Mistral-Nemo-Instruct-Uz
Property | Value |
---|---|
License | Apache 2.0 |
Languages | Uzbek, English |
Base Model | Mistral-Nemo-Instruct-2407 |
What is Mistral-Nemo-Instruct-Uz?
Mistral-Nemo-Instruct-Uz is a specialized language model designed to bridge the gap between Uzbek and English language processing. Built upon the Mistral-Nemo-Instruct-2407 architecture, this model has been extensively pre-trained and instruction-tuned using a combination of public and synthetic datasets in both Uzbek and English languages.
Implementation Details
The model demonstrates impressive performance metrics, particularly in translation tasks. It achieves a BLEU score of 30.49 for Uzbek-to-English translation and 15.52 for English-to-Uzbek translation, representing significant improvements over the base model. The COMET scores of 87.04 (Uz-En) and 88.01 (En-Uz) further validate its translation capabilities.
- Utilizes 6 distinct datasets including tahrirchi/uz-crawl and Wikipedia-uzbek
- Implements text-generation-inference pipeline
- Maintains robust performance across multiple NLP tasks
Core Capabilities
- Bilingual translation between Uzbek and English
- Text summarization in both languages
- Question-answering capabilities
- Sentiment analysis (82.05% accuracy on Uzbek texts)

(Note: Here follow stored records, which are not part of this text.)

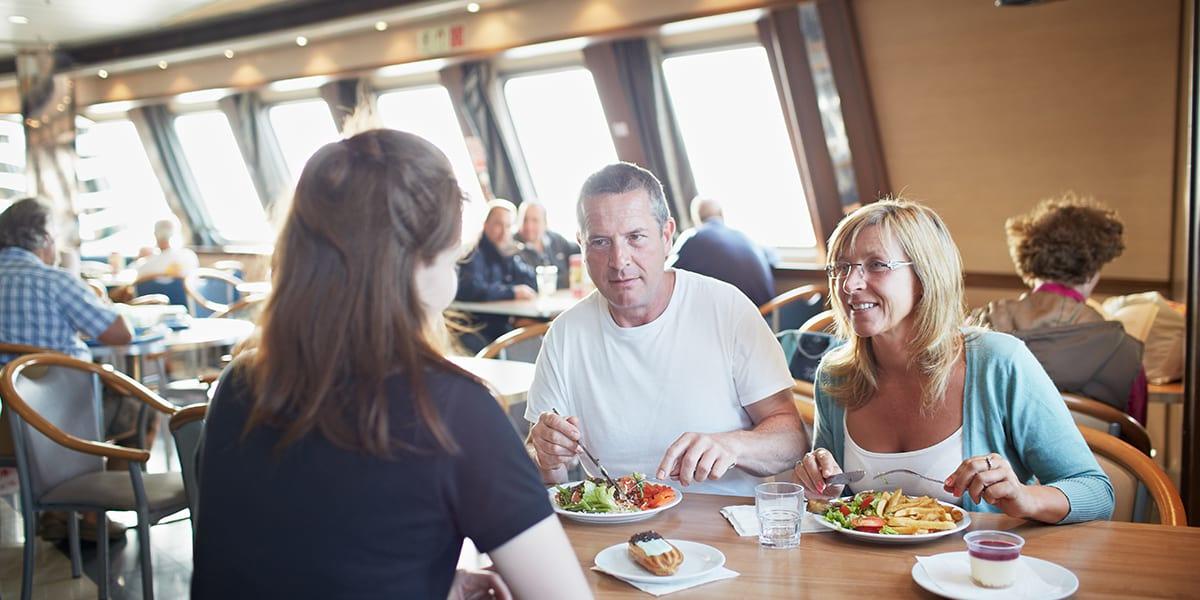 People enjoying food in a restaurant onboard DFDS Newhaven-Dieppe ferry Newhaven- Dieppe onboard restaurant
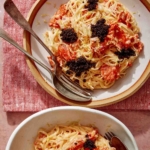 Smoked salmon pasta in two bowls with forks on the side.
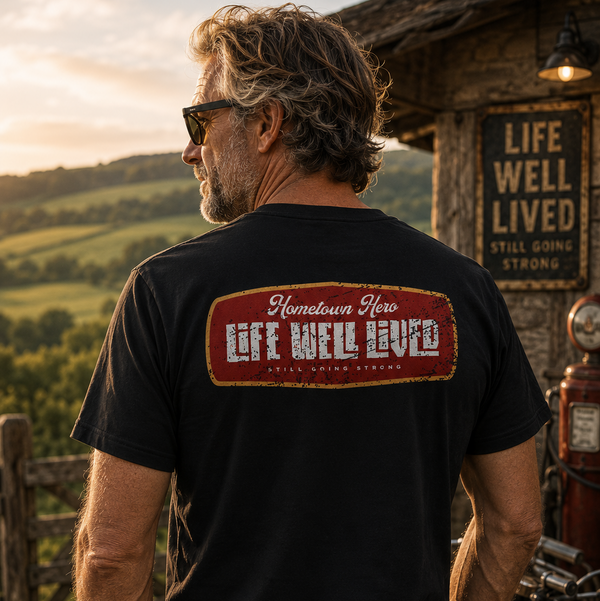 A man wearing a black t-shirt with a vintage-style red and white graphic on the back, standing outdoors in front of a rustic wooden building and a motorcycle at sunset.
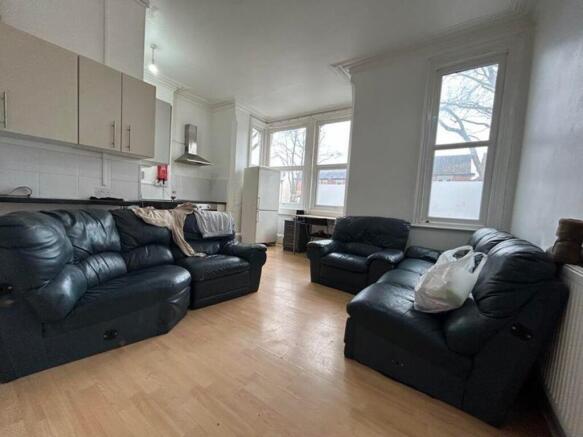 A spacious and inviting large modern living roo...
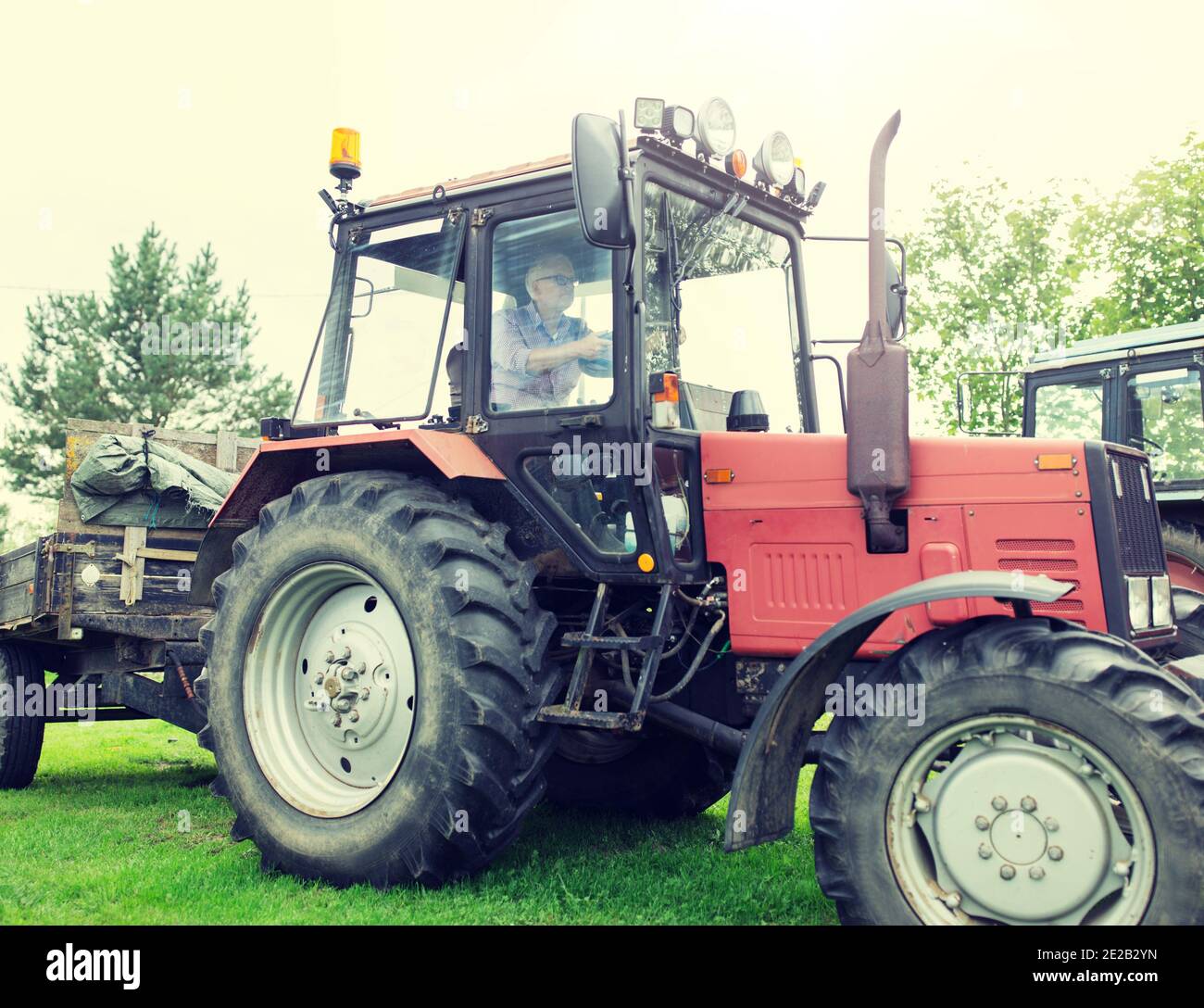 Old man driving tractor hi-res stock photography and images - Alamy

- News classification (58.2% accuracy on Uzbek news)
Frequently Asked Questions
Q: What makes this model unique?
The model stands out for its specialized optimization for the Uzbek language while maintaining strong English language capabilities. It shows significant improvements over base models in translation tasks while preserving performance on general language understanding benchmarks like MMLU.
Q: What are the recommended use cases?
The model excels in Uzbek-English translation tasks, content summarization, and dialogue systems. It's particularly useful for applications requiring natural language understanding in both Uzbek and English contexts, such as content localization, automated translation services, and multilingual chatbots.